I often think about the time my friend, let’s call him Ben, went on a rubbish-picking first date. Ben had come up to Sydney for the weekend so, naturally, I curated his Bumble profile. He’d given me his blessing, but he had no option really.

Match one was a keeper and, just like that, he was off on his first Bumble date. I felt like a #proudmama, Kris Jenner style.

“She picked me up in her car from Waverton station and took me to the Coal Loader,” Ben remembers, speaking of the converted coal loading platform which is now a centre for sustainability with some leafy areas and nice walks.

“Everything was going very sustainably. We fed some chickens, walked outside and visited the Coal Loader. We were looking over the water at this lookout point and noticed some rubbish down on the rocks.”

At that moment, they both looked at each other and almost simultaneously asked if they should collect the rubbish. “Seconds later, we were down on the rocks putting beer bottles and a pair of briefs in a plastic bag. (I actually think the bag was also litter which was convenient). Deciding who should pick up the briefs was also some playful fun.”

“It was a very fun date!” says Ben, who reckons a mutual love for sustainability brought them closer together.

“Looking over our messages, sustainability was the focal area of our conversations, jokes and pick-up lines (yes, we tried environmental pick-up lines on each other, very hit and miss – mostly miss).”

I obviously forced one of these pick-up lines out of him: “The connection I’m feeling between us is stronger than the link between climate change and extreme weather.” Love is in the (rapidly-polluted) air.

The duo actually ended up going on quite a few subsequent dates and, although it didn’t work out, this experience definitely set a precedent for Ben in terms of eco-dating.
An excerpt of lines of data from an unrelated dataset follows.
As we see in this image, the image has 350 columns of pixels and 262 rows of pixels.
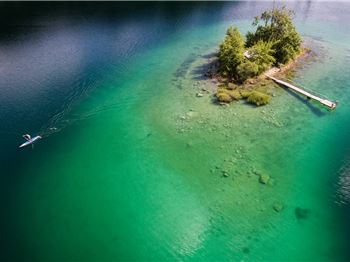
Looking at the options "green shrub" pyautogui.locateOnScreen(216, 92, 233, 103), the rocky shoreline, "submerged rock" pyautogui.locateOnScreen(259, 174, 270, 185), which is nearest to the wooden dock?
the rocky shoreline

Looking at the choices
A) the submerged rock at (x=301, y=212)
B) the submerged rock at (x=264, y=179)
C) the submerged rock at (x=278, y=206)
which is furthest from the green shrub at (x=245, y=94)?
the submerged rock at (x=301, y=212)

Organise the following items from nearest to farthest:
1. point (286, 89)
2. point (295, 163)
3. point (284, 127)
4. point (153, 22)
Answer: point (295, 163)
point (284, 127)
point (286, 89)
point (153, 22)

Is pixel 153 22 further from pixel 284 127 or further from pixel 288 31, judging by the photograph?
pixel 284 127

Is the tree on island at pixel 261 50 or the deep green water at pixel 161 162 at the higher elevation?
the tree on island at pixel 261 50

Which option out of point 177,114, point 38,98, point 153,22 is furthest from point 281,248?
point 153,22

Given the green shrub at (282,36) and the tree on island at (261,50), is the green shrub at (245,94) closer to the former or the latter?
the tree on island at (261,50)

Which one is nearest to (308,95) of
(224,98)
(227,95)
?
(227,95)

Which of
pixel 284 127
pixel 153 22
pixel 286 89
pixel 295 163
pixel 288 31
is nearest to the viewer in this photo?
pixel 295 163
Since finishing school, he’s always been conscious about waste and pollution and finds it attractive when a prospective partner is environmentally-conscious as well. In this regard – eco-dating is a no brainer.
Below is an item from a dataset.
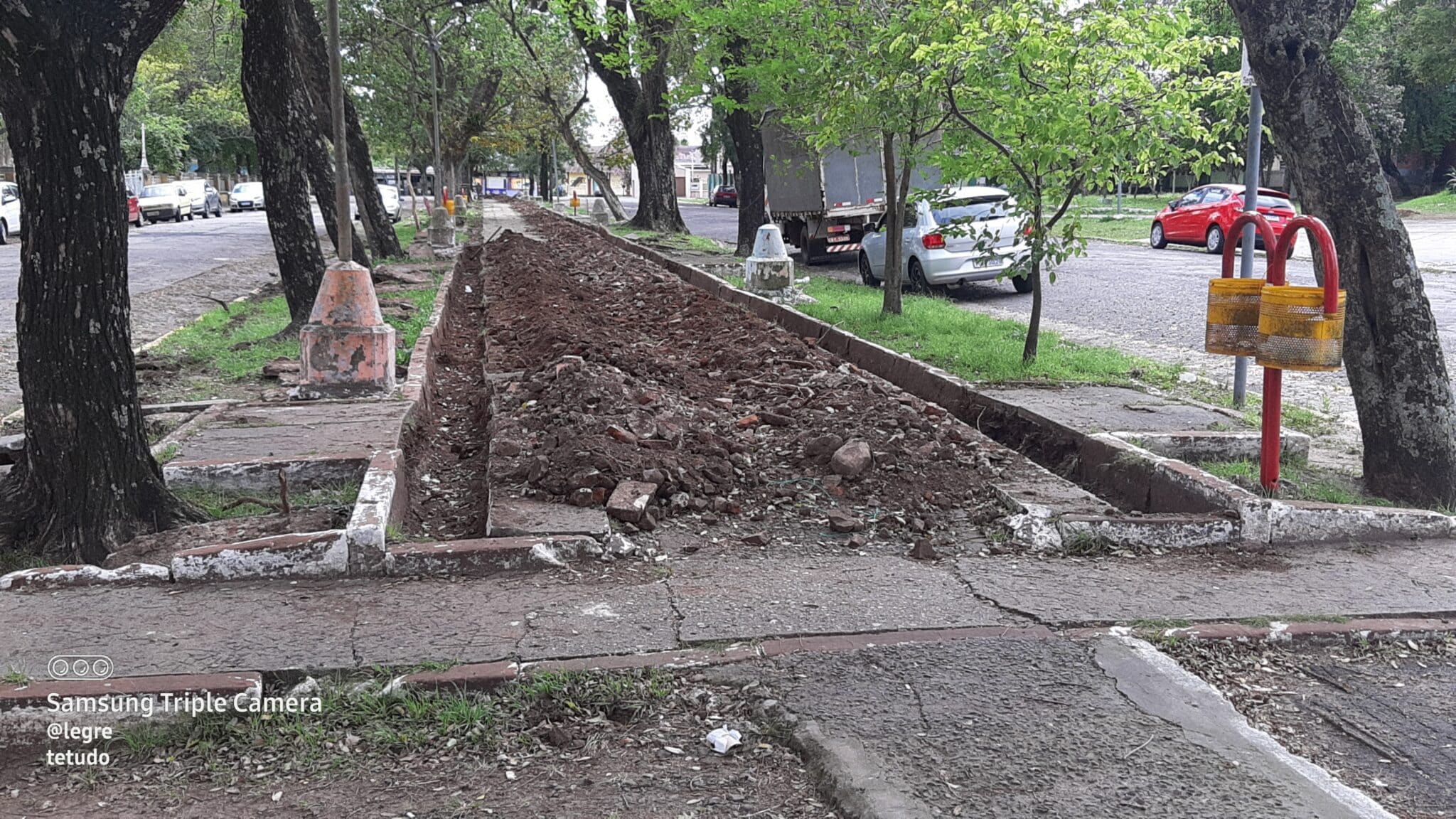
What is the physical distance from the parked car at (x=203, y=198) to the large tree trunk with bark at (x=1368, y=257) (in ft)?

“I’m passionate about sustainability and I think it’s impossible to be ignorant about environmental issues in today’s climate. So for me a partner that is aware of sustainability issues and acts in ways that’s aligned to their understanding is very important.”

Now, I must admit, when he told me that he went on a rubbish-picking first date, I laughed. When I imagined it in greater depth, I laughed some more. But then I realised how dumb I was being and simultaneously began to realise how cute the idea of a sustainability date actually is.

I mean, picking up rubbish was a prime way for Ben to make dating an eco-conscious activity. Two birds, one stone, really – getting to know someone while doing something good for the environment.

There’s no harm in suggesting an eco-date because, when you think about, it shouldn’t matter what activity you do if the person’s worthy of your time and you naturally click to begin with. (Side note: if you rely on a bar and booze to date a certain person, they’re probably not the one.)

An eco-date might also help to weed out the good potential suitors from the baddies… because obviously we want a partner who isn’t a dick to the environment, right?

It’s important to do you part, no matter how minuscule it may seem. Every piece of rubbish picked up works towards a waste-free environment. Enviro-dates are definitely on the rise, so next time you’re struggling to think about date options, why not suggest making our public spaces cleaner places? 

Making our land cleaner is a horny concept, after all.